---- TEXTE

Le capitaine de corvette Jacquelin de La Porte des Vaux, le corsaire de la France Libre

À bien des égards, le commandant des Marines Gregory « Pappy » Boyington et le capitaine de corvette Jacquelin de la Porte des Vaux se ressemblent. Meneurs d’hommes nés, ces deux officiers étaient connus pour leurs facéties, leur interprétation très personnelle des ràglements, leurs rapports tendus avec leur hiérarchie, leurs frasques, leur courage, leur droiture et aussi leurs difficultés à vivre selon les conventions d’une société ayant retrouvé la paix. Mais la comparaison s’arrête là. Le premier, titulaire des plus hautes distinctions militaires de son pays a été le héros d’une série télévisée mondialement connue (« Les têtes brûlées »), inspirée de ses mémoires. Le second, qui n’aura pas été fait Compagnon de la Libération alors qu’il fut l’un des premiers à ralier la France Libre, est pratiquement tombé dans l’oubli…

Issu d’une vieille famille aristocratique aux origines périgourdines, Jacquelin de la Porte des Vaux voit le jour le 6 janvier 1910. Son père, André, exerce la profession de banquier quand il est rappelé au 226e Régiment d’Infanterie en août 1914. Sérieusement blessé lors d’une patrouille de reconnaissance, ce dernier revient chez les siens avec les galons de lieutenant, la Légion d’Honneur, la Médaille militaire et la Croix de Guerre.

--------
---- DOCUMENTS

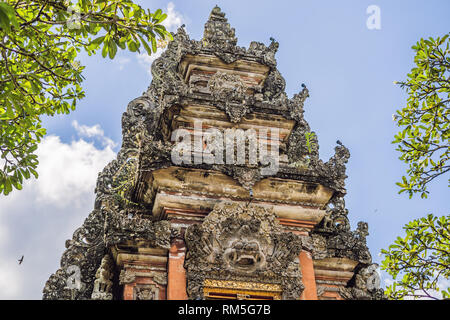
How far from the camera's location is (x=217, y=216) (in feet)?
36.7

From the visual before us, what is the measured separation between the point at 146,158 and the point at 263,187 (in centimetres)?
288

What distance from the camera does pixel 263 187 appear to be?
1207 centimetres

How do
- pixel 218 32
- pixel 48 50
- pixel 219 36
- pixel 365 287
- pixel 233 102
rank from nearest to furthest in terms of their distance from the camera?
pixel 48 50, pixel 365 287, pixel 233 102, pixel 219 36, pixel 218 32

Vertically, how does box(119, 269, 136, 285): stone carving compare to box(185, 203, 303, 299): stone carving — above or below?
below

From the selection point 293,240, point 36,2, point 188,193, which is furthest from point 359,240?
point 36,2

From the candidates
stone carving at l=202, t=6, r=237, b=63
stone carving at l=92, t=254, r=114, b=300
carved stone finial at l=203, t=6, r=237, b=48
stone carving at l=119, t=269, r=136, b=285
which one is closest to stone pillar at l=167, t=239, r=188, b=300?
stone carving at l=119, t=269, r=136, b=285

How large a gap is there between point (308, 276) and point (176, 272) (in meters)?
3.05

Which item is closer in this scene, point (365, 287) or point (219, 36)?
point (365, 287)

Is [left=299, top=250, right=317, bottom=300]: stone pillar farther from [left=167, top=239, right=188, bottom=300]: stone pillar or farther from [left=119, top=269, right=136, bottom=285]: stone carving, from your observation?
[left=119, top=269, right=136, bottom=285]: stone carving

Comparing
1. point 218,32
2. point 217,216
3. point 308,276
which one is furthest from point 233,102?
point 308,276

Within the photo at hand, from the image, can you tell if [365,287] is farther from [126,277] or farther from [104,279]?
[104,279]

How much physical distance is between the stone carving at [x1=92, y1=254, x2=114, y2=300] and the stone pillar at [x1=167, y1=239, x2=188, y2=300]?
4.17ft

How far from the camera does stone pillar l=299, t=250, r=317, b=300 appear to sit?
36.4 feet
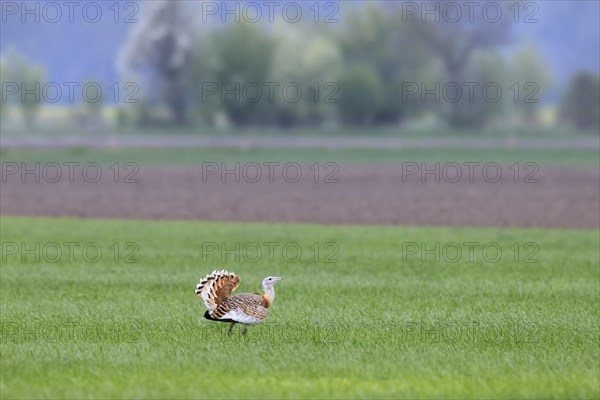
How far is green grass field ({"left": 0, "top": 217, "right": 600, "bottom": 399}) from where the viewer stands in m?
11.5

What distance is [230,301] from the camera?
13117mm

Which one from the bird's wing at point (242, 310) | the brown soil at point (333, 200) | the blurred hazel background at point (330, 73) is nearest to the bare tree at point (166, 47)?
the blurred hazel background at point (330, 73)

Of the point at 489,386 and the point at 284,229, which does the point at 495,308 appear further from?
the point at 284,229

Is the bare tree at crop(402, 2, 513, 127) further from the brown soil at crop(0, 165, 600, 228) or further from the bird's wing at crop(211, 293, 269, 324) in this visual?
the bird's wing at crop(211, 293, 269, 324)

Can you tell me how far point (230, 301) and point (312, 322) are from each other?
84.3 inches

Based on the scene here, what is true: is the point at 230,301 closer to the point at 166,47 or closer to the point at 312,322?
the point at 312,322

--------

### EXERCICE A
Reproduisez fidèlement le passage du texte sur Jacquelin de La Porte des Vaux qui va de « Issu d’une vieille » jusqu'à « Croix de Guerre. ».
### EXERCICE B
Les affirmations suivantes sont-elles conformes au texte sur Jacquelin de La Porte des Vaux ? Répondez par oui ou par non, puis citez exactement les mots du texte qui tranchent.
(i) Jacquelin de la Porte des Vaux a été fait Compagnon de la Libération.
(ii) Il est né le 6 janvier 1910.
(iii) Son père, André, était banquier.

### CORRIGÉ A
Issu d’une vieille famille aristocratique aux origines périgourdines, Jacquelin de la Porte des Vaux voit le jour le 6 janvier 1910. Son père, André, exerce la profession de banquier quand il est rappelé au 226e Régiment d’Infanterie en août 1914. Sérieusement blessé lors d’une patrouille de reconnaissance, ce dernier revient chez les siens avec les galons de lieutenant, la Légion d’Honneur, la Médaille militaire et la Croix de Guerre.

### CORRIGÉ B
(i) Non : « qui n’aura pas été fait Compagnon de la Libération ».
(ii) Oui : « voit le jour le 6 janvier 1910 ».
(iii) Oui : « Son père, André, exerce la profession de banquier ».